- Born: 1930s
- Occupation: Medical doctor
- Awards: Commander of the Order of the British Empire (2023) ;

= Sheila Reith =

British inventor and physician

Sheila Baillie Mackenzie Reith CBE is a retired British hospital physician, credited with co-invention of the insulin pen, which she conceived.

==Career ==

Reith graduated from University College London in 1962. She worked in London in the 1970s and then at the Southern General Hospital, Glasgow after she moved with her family to Scotland and became a specialist in the treatment of diabetes.

She had moved to Stirling Royal Infirmary by January 1981.

== Insulin pen ==

Reith's daughter was diagnosed with Type 1 diabetes when she was four. When her daughter was five, they travelled from Glasgow to London by train as the family relocated to Scotland, and Reith had to use the public toilets at Euston Station to inject her with insulin, a process involving drawing the insulin from a glass phial using a steel hypodermic syringe, which would later require being boiled to re-sterilise it. The inconvenience, discomfort and hygiene implications of this situation led her to conceive a reusable, cartridge-based system.

She developed the idea at the Southern General Hospital from 1978 with her colleague and fellow physician John Ireland, and John Paton, a bioengineer recruited at the University of Glasgow's Department of Clinical Physics and Bio-Engineering, for the project.

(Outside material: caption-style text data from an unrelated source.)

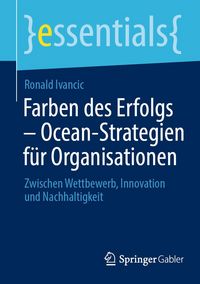 Produktbild: Farben des Erfolgs - Ocean-Strategien f&uuml;r Organisationen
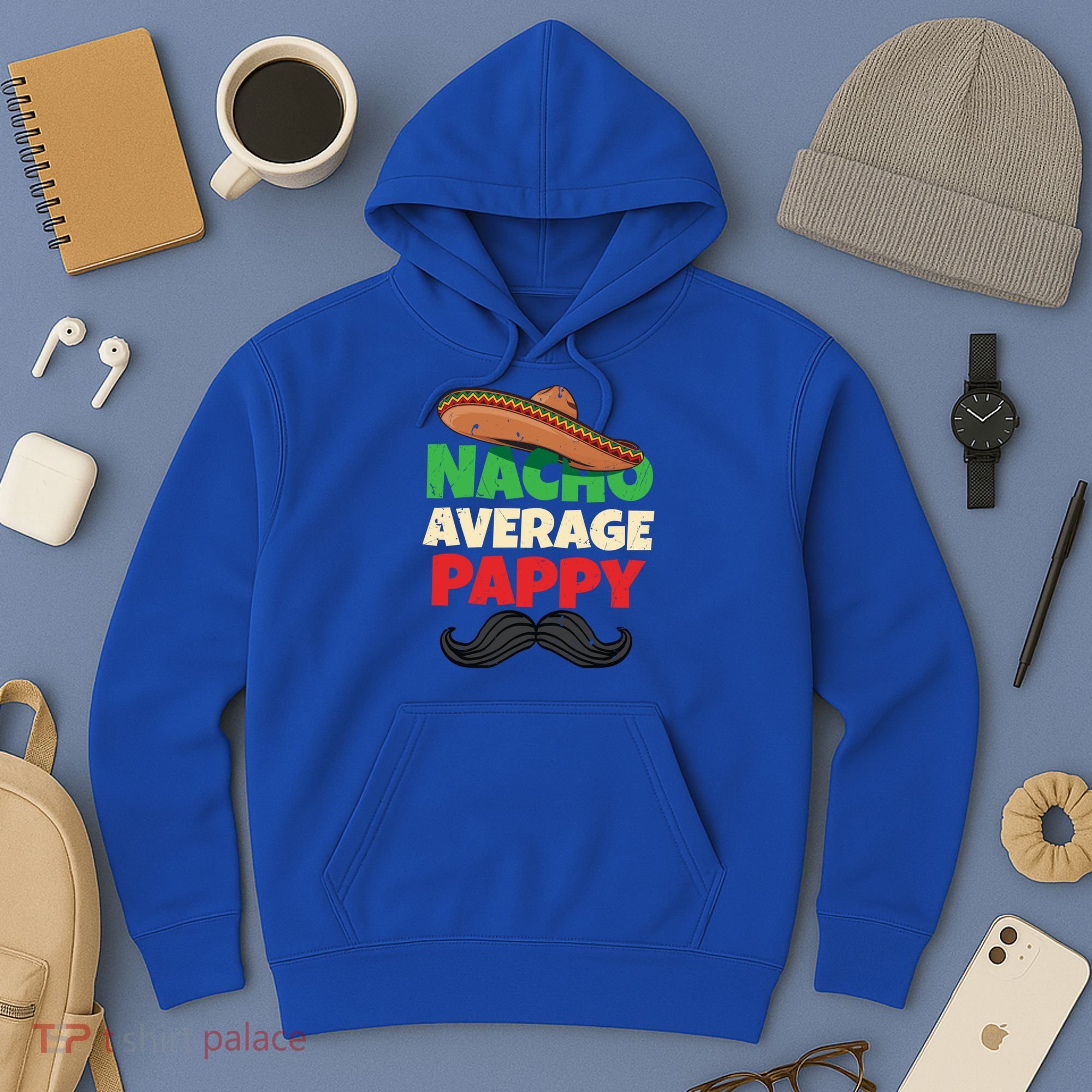 Nacho Average Pappy Daddy Fathers Day Pa American Dad Gift Hoodie
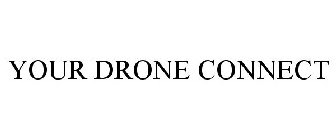 YOUR DRONE CONNECT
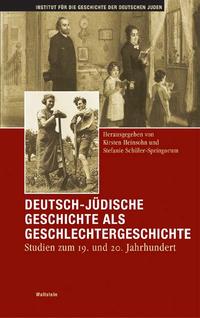 Deutsch-jüdische Geschichte als Geschlechtergeschichte : Studien zum 19. und 20. Jahrhundert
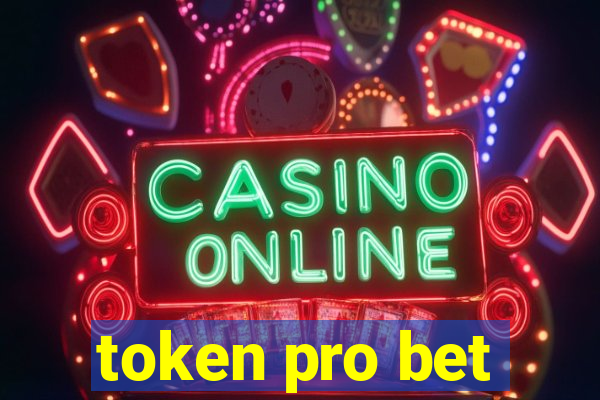 token pro bet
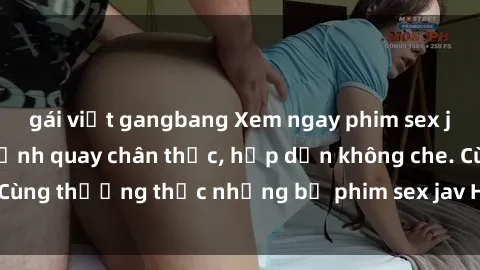 gái việt gangbang Xem ngay phi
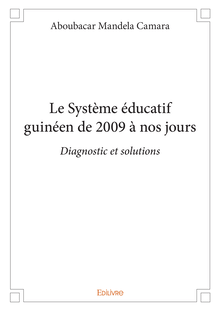 Le Système éducatif guinéen de 2009 à nos jours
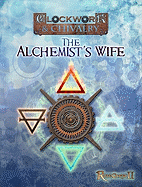 The Alchemist's Wife: Clockwork & Chivalry: Kingdom & Commonwealth I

The invention was announced in a January 1981 paper in The Lancet by Reith alongside Ireland, Paton and Margaret Wilson, also of Southern General. It described the use of the prototype, based on a device known as the Becton-Dickinson 'Plastipak' self-contained insulin syringe, by seven patients aged from 8 to 49. Further clinical trials commenced the same year, using 100 pens and 5,000 insulin cartridges funded by Diabetes UK. Within two years the world's first insulin pen, branded "Penject", entered general use.

Reith revealed in a 2009 letter to the Journal of the Royal College of Physicians of Edinburgh that she and her colleagues made no money from the invention, with the then Greater Glasgow Health Board holding the patent on their behalf and receiving income until it sold the rights to pharmaceutical company Novo.

== Awards and recognition ==

Reith and her two collaborators were recognised on 28 March 1984 in an early day motion in the House of Commons, tabled by Michael Forsyth and other MPs.

She was made a Commander of the Order of the British Empire (CBE) in the 2023 Birthday Honours, "for services to people with diabetes".

She was given a Lifetime Achievement award at the 2024 Pride Of Britain Awards.

== Personal life ==

Reith's husband David who also worked for the NHS is deceased. She has at least one son and one daughter.